Gerelateerde onderwerpen

Gekoppelde activiteit
Als de Earned Value-methode gerelateerd is, kunt u een activiteit koppelen aan deze activiteit.
Diversen
Voorkeurmagazijn levering
Het magazijn waarin de leveringen voor meerdere projecten worden ontvangen. De goederen worden van het voorkeurmagazijn voor levering verzonden naar het projectmagazijn. De default waarde wordt opgehaald uit het veld Voorkeurmagazijn levering in de sessie Projecten (tppdm6100m000).
NB

Als een projectactiviteit op meerdere locaties wordt uitgevoerd, is het eenvoudiger om goederen over te zetten als het magazijn ook op het niveau van de activiteit/het structuurdeel gedefinieerd is.
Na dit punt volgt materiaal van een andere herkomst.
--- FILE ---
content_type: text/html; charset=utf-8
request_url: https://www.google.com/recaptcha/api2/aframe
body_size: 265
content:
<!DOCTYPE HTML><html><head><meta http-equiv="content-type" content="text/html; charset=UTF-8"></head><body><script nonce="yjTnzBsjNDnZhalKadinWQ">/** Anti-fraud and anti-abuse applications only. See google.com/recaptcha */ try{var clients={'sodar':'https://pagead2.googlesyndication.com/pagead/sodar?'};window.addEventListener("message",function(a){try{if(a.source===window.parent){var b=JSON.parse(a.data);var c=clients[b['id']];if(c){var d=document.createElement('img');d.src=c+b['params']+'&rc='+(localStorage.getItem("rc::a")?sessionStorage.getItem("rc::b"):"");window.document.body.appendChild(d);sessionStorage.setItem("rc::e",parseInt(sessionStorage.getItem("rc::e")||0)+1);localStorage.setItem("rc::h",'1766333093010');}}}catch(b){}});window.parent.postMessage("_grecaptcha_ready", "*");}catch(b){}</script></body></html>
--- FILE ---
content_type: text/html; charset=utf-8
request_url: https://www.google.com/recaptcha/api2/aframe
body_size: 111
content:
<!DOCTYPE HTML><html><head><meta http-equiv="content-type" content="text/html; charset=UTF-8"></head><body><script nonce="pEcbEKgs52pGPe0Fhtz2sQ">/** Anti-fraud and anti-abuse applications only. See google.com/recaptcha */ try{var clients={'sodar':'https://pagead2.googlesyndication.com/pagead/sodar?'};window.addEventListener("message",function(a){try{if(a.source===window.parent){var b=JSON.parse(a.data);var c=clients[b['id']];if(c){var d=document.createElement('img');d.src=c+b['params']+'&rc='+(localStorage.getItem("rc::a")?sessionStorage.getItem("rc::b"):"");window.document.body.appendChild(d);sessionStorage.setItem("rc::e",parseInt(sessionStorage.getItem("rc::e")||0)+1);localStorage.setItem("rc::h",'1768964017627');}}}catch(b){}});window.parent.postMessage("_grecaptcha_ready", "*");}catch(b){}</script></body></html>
ERP gebruikt het volgende zoekpad om tijdens het genereren van PRP-orders de voorraad te controleren:

  1. De voorraad in het Voorkeurmagazijn levering, gedefinieerd in de sessie Activiteit (tppss2100m000)/Element (tpptc1100s000).
  2. De voorraad in het Voorkeurmagazijn levering, gedefinieerd in de sessie Projecten (tppdm6100m000).
Omschrijving
De omschrijving of naam van de code.
Projectlocatie
De locatie voor de activiteit van het project, bijvoorbeeld een bouwlocatie.
Default projectmagazijn
Een magazijn waarin alleen goederen worden opgeslagen die worden gebruikt voor projecten. In tegenstelling tot normale magazijnen worden de goederen beheerd voor een project en de bijbehorende details. De goederen in het default projectmagazijn vertegenwoordigen voorraadwaarde. De voorraadwaarde van een projectmagazijn maakt geen deel uit van de projectkosten. Goederen die zijn overgezet naar het project, worden toegevoegd aan de projectkosten. Een projectmagazijn kan door een of meerdere projecten worden gebruikt.
Afgeleid van standaard activiteit
Als voor de projectactiviteit die in deze sessie wordt ingevoerd, de vereiste gegevens ontbreken, worden de defaults van deze standaardactiviteit weergegeven.
Service
Rereferentieactiviteit
Referentieactiviteit
De kleinste eenheid van werk die voor de uitvoering van onderhoud nodig is.
Frequentie
Het aantal keren dat een referentieactiviteit optreedt als onderdeel van een projectactiviteit.
Frequentie toepassen op
De methode waarmee de frequentie van een referentieactiviteit als onderdeel van de projectactiviteit moet worden gebruikt:

Toegestane waarden

Frequentie toepassen op

 

Activiteiten afdrukken
Hiermee wordt de sessie Activiteiten afdrukken (tppss2400m000) gestart. Met deze sessie kunt u een geselecteerd bereik van activiteiten afdrukken.